A mortgage payment holiday (or mortgage vacation) is a temporary hold on your mortgage payments. For a specified period of time, your lender will not require you to make your regular payment, enabling you to use those funds for other purposes.

How does it work?

The option for a mortgage payment holiday must be a feature of your loan. Not all lenders will provide this option, so think ahead when choosing your home loan, and consider whether you think it will be a useful option.

To be eligible for a mortgage vacation, you need to have made significant additional repayments on your loan, so that you are “ahead” of your mortgage.

If you are approved for a mortgage vacation, your lender will suspend your mortgage repayments for the agreed length of time – usually for a period of between two and six months.

When to take a break

When you experience a change of circumstances – such as losing your job – a break from mortgage payments may help you manage daily life until you are back on your feet again. Your first priority in this situation is to talk to your lender immediately. It is better to take an official mortgage holiday than to fall into a situation where you can’t make payments at all.

If you receive a payout from your previous job, you could put a portion of that into your mortgage and then take a mortgage vacation, reducing your debt, so you don’t accrue too much interest during the “holiday.”

The Interest Factor

Before considering a mortgage vacation, it’s important to calculate the potential cost of additional interest payments. If you are in financial difficulties, a mortgage holiday may just delay your problems rather than solve them. Even during your holiday, your interest continues to accrue, increasing the size of your overall debt. The interest accrued during a mortgage vacation could potentially extend the term of your loan by several months or even years, so it is not a decision to make lightly.

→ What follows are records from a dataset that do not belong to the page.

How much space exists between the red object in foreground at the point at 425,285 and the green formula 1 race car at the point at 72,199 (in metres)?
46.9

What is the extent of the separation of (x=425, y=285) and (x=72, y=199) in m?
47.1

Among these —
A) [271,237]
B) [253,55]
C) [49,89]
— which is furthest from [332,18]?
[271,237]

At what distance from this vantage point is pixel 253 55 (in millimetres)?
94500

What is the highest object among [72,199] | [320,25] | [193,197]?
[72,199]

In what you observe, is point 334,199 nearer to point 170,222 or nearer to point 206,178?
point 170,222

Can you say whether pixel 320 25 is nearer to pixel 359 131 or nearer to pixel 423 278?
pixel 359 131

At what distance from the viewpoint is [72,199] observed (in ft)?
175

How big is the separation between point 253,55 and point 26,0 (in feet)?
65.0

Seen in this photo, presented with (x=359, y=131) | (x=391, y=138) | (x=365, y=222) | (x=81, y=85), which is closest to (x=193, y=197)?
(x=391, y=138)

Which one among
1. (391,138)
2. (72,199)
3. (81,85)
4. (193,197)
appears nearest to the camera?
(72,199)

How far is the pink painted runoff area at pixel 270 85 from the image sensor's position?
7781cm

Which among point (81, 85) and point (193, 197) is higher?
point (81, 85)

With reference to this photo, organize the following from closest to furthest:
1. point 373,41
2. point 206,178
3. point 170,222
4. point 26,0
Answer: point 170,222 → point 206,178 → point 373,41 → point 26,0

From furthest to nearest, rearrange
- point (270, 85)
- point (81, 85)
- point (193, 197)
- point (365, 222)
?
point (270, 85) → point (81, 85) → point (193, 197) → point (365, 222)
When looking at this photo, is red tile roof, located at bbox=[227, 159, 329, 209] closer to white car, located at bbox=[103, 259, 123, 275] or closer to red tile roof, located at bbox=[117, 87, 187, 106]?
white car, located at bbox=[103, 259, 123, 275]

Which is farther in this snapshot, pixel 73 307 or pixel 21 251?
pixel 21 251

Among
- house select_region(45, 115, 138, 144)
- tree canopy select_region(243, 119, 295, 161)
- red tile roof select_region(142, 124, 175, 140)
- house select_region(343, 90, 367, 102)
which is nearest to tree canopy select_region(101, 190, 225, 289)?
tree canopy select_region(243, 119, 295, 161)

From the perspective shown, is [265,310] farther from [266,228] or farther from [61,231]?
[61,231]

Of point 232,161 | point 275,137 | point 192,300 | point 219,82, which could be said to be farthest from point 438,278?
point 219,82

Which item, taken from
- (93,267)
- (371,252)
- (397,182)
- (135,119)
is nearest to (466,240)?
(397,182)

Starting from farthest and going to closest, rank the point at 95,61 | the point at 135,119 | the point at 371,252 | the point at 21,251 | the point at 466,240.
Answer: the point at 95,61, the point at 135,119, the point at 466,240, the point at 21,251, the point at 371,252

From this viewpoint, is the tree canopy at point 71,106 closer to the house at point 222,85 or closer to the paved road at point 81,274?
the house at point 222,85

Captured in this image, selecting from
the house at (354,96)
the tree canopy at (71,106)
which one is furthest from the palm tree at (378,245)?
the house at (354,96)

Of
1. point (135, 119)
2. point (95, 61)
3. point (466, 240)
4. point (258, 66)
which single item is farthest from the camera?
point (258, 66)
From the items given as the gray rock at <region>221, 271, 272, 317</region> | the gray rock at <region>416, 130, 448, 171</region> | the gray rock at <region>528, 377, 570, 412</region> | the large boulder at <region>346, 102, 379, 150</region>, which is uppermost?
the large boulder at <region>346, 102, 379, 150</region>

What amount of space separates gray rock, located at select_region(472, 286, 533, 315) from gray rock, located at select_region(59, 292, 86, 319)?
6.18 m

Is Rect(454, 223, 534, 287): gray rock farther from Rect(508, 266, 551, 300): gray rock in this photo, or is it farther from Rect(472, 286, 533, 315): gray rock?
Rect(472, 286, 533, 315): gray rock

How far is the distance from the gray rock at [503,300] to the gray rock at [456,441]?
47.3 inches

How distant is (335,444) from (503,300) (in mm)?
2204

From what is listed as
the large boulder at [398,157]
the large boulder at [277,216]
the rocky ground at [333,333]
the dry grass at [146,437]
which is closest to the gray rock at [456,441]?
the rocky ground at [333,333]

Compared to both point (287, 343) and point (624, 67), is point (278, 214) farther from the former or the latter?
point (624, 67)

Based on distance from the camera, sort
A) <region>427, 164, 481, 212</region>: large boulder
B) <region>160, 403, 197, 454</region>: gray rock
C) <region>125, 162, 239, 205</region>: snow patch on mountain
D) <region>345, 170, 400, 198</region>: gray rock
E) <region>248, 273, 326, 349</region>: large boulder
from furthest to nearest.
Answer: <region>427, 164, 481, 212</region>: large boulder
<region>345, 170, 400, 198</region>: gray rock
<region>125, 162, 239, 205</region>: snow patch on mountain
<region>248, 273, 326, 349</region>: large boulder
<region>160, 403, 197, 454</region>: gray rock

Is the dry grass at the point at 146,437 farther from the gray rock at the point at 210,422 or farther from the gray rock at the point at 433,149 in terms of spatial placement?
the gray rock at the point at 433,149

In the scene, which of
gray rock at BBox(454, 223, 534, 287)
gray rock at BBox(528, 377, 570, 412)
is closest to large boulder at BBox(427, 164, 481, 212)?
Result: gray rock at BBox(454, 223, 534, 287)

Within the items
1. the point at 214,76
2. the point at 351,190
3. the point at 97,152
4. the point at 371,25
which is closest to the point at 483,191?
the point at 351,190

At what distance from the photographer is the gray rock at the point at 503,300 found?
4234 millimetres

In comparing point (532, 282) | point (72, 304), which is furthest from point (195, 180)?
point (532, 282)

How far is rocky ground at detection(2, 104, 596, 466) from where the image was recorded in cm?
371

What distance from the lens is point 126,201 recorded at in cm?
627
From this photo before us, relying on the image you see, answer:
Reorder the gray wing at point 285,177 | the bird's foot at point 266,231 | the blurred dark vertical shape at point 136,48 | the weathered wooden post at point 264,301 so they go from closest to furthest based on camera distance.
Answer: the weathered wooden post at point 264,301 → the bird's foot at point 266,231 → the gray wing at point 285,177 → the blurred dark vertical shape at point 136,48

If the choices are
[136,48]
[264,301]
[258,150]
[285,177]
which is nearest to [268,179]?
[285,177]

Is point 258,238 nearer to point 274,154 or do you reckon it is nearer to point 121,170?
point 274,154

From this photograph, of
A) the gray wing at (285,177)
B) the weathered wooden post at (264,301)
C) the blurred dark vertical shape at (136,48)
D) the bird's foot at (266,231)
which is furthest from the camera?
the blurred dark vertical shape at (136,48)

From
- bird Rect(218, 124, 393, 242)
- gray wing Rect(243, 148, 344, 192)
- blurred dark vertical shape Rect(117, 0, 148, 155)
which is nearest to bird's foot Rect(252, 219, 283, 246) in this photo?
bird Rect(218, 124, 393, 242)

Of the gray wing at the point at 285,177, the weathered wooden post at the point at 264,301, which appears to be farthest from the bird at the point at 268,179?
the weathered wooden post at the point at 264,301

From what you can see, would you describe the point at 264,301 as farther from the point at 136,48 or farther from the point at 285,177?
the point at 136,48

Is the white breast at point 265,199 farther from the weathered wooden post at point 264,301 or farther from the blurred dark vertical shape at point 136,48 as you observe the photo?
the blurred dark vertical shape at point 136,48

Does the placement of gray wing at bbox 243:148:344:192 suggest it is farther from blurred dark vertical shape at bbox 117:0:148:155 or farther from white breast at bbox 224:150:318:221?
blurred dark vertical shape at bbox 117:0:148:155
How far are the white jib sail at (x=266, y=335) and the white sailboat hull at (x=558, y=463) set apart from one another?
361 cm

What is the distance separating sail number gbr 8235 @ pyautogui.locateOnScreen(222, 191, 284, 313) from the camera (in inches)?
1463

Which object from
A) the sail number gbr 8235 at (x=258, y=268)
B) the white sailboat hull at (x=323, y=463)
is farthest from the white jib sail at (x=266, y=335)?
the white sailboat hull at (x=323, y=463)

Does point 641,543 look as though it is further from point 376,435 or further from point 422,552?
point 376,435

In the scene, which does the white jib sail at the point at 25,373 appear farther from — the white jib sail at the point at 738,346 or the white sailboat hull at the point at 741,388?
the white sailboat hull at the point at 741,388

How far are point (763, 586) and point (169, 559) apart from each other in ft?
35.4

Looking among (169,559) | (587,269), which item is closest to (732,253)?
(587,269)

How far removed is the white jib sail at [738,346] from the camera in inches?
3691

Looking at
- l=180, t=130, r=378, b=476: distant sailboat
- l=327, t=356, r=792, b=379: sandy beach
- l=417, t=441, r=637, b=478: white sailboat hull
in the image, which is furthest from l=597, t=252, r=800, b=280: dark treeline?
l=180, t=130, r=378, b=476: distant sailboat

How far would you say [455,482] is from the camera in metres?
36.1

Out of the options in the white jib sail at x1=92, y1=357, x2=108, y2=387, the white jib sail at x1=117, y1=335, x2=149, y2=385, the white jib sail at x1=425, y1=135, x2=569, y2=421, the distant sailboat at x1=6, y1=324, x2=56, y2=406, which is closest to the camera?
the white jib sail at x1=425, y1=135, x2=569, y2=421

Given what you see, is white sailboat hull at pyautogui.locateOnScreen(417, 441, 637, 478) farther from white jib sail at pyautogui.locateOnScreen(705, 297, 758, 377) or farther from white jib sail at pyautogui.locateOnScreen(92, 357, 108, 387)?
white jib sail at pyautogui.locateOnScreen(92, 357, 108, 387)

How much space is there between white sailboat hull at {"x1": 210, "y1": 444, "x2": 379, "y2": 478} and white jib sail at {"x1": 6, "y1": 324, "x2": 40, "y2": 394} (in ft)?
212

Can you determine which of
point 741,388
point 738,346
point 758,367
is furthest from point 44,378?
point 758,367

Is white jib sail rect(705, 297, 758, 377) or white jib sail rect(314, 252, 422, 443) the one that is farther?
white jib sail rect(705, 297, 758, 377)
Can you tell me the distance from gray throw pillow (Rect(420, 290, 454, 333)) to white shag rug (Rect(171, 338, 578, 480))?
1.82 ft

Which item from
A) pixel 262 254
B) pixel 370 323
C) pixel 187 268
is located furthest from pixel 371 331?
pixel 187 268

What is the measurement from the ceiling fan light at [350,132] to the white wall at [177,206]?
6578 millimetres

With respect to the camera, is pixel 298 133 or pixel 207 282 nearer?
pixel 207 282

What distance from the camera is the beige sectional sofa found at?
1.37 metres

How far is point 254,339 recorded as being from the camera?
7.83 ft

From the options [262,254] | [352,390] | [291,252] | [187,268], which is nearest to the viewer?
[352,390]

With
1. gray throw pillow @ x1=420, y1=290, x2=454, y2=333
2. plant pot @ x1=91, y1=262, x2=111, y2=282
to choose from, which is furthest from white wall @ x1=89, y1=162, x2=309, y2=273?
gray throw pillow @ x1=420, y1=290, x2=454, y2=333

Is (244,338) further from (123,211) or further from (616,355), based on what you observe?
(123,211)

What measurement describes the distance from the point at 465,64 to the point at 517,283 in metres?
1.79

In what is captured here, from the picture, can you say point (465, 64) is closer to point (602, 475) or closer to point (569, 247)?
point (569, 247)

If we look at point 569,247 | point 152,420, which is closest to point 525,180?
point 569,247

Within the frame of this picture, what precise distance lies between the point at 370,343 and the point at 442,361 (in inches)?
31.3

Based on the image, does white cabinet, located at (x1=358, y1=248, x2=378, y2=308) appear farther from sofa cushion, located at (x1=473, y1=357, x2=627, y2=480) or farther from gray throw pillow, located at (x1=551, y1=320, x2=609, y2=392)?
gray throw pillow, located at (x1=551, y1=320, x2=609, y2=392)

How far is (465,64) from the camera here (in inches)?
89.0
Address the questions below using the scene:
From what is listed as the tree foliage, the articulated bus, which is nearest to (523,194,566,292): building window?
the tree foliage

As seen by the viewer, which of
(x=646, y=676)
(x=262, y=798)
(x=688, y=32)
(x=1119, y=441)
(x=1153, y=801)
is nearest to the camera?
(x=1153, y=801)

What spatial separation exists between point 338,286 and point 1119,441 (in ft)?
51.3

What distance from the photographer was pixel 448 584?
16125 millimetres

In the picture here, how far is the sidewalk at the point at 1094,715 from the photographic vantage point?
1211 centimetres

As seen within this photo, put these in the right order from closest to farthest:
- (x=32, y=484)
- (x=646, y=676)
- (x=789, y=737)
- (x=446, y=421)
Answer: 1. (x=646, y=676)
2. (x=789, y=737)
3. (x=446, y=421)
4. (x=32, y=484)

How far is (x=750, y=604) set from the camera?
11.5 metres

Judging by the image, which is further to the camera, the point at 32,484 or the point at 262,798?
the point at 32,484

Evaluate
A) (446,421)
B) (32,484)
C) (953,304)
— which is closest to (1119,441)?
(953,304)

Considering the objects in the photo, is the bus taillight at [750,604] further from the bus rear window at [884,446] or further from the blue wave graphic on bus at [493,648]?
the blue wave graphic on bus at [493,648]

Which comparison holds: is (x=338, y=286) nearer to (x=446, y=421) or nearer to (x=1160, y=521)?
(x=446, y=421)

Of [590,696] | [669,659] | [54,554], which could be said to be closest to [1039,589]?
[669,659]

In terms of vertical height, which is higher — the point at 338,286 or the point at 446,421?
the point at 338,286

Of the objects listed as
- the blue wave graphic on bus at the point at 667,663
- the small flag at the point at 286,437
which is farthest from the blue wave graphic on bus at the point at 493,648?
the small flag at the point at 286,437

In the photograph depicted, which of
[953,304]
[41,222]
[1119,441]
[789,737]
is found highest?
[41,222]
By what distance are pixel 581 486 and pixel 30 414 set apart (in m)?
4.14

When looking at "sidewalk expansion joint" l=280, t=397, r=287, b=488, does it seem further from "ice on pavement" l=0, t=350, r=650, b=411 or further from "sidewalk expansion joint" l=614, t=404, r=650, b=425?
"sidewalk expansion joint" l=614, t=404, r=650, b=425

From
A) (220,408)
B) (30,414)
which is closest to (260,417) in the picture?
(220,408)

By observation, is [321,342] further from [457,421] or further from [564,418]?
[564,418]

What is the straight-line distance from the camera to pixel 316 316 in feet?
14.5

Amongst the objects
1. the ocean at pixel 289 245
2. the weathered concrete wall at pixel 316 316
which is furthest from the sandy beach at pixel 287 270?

Alternatives to a mortgage holiday

Your lender will discuss a number of options to ease your financial pressure, such as switching your payments to interest-only or extending your loan term to reduce your regular payments. Alternatively, you could look into a redraw feature on your loan, giving you access to withdraw additional payments in a time of emergency.

Plan ahead

Before taking out a home loan, plan ahead to figure out how you will handle a financial crisis, or any changes in circumstances. Your best option is always to stay a little ahead of your mortgage repayments so you can maintain a more comfortable position during a crisis. Talk to your mortgage broker or lender to discuss how you can protect your investment and work out the best strategy for handling a financial crisis.